Outstanding schools to face inspections again
Every school in England currently rated as "outstanding" would be inspected in the next five years, under proposals from the Department for Education.
It would scrap the exemption, introduced in 2012, under which outstanding schools did not have to face routine Ofsted inspections.
It means schools of all grades will be subject to the same regular scrutiny.
Education Secretary Gavin Williamson said it would help parents to make better-informed school choices.
The shift in policy, initially signalled in the autumn, is the subject of a consultation being launched on Friday.
But ministers have already expressed their support for reversing the exemption for outstanding schools.

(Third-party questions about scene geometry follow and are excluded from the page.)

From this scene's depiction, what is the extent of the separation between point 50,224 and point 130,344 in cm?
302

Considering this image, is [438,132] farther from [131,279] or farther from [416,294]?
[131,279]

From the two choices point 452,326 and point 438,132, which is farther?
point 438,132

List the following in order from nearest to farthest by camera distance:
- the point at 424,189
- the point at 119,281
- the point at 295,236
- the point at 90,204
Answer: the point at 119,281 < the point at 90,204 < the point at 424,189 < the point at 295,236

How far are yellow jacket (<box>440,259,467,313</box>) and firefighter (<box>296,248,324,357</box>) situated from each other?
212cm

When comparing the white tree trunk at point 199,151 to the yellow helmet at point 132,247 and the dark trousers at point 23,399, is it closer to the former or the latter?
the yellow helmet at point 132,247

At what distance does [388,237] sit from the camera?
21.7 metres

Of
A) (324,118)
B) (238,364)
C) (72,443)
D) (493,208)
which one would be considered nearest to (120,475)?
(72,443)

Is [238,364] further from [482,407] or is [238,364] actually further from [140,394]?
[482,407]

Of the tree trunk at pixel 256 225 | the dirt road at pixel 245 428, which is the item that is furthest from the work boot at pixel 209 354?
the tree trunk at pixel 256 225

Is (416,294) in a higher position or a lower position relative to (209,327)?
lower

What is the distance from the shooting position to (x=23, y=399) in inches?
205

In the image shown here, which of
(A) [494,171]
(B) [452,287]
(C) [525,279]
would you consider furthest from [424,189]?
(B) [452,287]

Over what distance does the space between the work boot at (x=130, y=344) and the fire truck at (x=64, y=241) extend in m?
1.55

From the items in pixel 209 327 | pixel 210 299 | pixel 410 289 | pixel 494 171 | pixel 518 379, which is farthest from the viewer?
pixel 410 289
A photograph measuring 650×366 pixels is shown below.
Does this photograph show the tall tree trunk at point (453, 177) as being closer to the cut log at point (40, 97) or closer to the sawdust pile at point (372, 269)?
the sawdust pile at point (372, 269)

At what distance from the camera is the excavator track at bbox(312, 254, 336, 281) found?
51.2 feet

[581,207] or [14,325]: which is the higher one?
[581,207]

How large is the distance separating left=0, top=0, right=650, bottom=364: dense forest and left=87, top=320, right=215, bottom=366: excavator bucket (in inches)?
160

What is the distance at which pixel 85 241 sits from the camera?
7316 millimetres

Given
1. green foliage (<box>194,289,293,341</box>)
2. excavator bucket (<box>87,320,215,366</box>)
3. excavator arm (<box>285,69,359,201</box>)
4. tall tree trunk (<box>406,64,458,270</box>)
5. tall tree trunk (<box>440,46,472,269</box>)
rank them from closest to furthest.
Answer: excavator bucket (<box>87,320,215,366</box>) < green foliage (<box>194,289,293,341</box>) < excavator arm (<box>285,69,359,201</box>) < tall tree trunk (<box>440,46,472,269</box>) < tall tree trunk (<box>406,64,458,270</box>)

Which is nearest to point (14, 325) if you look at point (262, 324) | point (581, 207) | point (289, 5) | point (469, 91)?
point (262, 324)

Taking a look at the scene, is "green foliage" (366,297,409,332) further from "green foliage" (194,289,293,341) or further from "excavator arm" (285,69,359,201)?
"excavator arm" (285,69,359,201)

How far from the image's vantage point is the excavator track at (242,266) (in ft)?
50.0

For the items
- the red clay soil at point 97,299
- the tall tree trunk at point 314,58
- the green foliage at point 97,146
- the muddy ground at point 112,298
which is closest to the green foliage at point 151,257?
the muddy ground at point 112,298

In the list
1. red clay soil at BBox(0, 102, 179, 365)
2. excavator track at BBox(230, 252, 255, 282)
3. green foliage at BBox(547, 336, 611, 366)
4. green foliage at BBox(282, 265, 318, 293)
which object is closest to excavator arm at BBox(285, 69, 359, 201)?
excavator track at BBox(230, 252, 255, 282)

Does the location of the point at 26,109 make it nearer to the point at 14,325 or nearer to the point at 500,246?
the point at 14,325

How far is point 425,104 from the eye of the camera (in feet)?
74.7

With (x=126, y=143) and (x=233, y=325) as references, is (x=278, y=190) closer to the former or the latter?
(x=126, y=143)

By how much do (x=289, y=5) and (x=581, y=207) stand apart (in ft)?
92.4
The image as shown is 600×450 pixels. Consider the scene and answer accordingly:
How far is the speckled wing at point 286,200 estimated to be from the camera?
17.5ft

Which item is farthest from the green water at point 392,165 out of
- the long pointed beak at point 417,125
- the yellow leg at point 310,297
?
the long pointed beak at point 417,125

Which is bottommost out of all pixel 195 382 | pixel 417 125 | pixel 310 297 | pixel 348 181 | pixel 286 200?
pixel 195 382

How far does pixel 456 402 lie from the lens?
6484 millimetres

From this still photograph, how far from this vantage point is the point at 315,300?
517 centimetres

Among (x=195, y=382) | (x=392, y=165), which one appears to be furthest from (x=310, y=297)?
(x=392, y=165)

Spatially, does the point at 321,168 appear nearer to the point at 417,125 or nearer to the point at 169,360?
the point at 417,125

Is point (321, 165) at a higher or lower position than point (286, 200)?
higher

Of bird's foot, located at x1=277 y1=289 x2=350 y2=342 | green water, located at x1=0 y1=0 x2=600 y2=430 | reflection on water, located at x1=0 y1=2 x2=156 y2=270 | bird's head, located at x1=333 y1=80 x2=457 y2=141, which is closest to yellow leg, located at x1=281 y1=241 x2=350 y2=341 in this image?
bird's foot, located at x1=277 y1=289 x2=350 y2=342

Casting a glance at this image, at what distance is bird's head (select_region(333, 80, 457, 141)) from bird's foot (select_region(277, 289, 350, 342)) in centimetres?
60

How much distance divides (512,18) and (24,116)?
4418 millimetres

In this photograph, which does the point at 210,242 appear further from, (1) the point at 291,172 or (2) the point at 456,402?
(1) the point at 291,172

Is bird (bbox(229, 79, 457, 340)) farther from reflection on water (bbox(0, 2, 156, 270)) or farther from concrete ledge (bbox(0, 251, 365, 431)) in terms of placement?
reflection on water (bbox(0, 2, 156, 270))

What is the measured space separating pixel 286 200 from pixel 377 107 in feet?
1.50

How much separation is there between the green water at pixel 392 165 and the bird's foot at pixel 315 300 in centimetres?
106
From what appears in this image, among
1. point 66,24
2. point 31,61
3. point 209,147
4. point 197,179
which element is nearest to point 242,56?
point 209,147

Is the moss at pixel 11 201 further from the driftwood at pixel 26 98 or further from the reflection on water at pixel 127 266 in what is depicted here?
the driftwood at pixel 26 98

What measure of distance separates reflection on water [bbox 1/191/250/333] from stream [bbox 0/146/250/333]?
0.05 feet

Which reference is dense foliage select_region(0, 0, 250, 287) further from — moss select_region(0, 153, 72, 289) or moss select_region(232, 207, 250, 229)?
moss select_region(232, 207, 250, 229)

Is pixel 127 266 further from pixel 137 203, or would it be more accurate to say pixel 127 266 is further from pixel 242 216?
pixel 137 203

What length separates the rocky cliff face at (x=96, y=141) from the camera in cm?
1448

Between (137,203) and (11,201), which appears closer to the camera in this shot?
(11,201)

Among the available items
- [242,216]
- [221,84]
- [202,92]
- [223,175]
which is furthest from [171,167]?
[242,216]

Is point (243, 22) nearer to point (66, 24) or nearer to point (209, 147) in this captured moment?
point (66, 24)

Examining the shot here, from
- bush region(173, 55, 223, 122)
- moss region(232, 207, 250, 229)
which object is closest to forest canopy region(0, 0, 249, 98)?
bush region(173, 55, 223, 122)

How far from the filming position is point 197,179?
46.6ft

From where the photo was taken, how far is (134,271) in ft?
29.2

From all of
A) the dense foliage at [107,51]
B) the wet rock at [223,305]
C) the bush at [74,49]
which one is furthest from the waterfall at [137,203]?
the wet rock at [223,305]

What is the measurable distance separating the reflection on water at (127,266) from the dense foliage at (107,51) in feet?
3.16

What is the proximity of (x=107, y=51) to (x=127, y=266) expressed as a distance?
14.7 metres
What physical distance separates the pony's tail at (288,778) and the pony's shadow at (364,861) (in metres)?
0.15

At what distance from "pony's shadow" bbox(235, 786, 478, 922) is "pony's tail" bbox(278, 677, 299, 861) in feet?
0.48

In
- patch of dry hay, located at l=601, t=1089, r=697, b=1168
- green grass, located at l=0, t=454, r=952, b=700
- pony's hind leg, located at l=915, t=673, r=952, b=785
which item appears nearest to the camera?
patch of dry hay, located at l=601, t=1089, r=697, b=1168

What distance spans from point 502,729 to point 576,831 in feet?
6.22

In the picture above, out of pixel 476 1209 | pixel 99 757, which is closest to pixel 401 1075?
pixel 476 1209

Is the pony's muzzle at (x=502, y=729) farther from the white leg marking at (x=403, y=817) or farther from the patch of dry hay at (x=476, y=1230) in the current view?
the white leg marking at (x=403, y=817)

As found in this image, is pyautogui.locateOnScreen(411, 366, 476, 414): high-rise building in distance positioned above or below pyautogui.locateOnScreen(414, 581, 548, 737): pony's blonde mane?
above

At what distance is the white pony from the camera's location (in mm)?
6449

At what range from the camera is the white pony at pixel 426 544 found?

- Schools not inspected for a decade
- Some outstanding schools not really that good
- Ofsted warning over outstanding schools
About 3,700 schools and colleges, rated as outstanding, would become part of the inspection cycle, alongside those graded as "good", "requires improvement" and "inadequate".
Allowing outstanding schools not to face routine inspections was intended to give inspectors more time to focus on weaker schools.
If there were particular concerns then Ofsted could carry out inspections - but otherwise outstanding schools did not have to undergo the type of regular scrutiny facing other schools.
However, this has meant that parents have had to rely on inspection reports from an increasingly distant number of years ago.
'Most informed choices'
A study in the autumn showed that more than 1,000 schools had not been inspected for more than a decade.
The change could also end the steady rise in the number of schools rated as outstanding - because such schools will now face the risk of being downgraded.
"Parents want to know that they are making the best, most informed choices about their children's education," said Mr Williamson.
Nick Brook, deputy leader of the National Association of Head Teachers, welcomed the proposals, saying: "All schools should be inspected on a regular and transparent cycle."
Duncan Baldwin, of the Association of School and College Leaders, said: "It is time to reverse the policy."
He added that the present system meant "parents going too long without the verification of an inspection".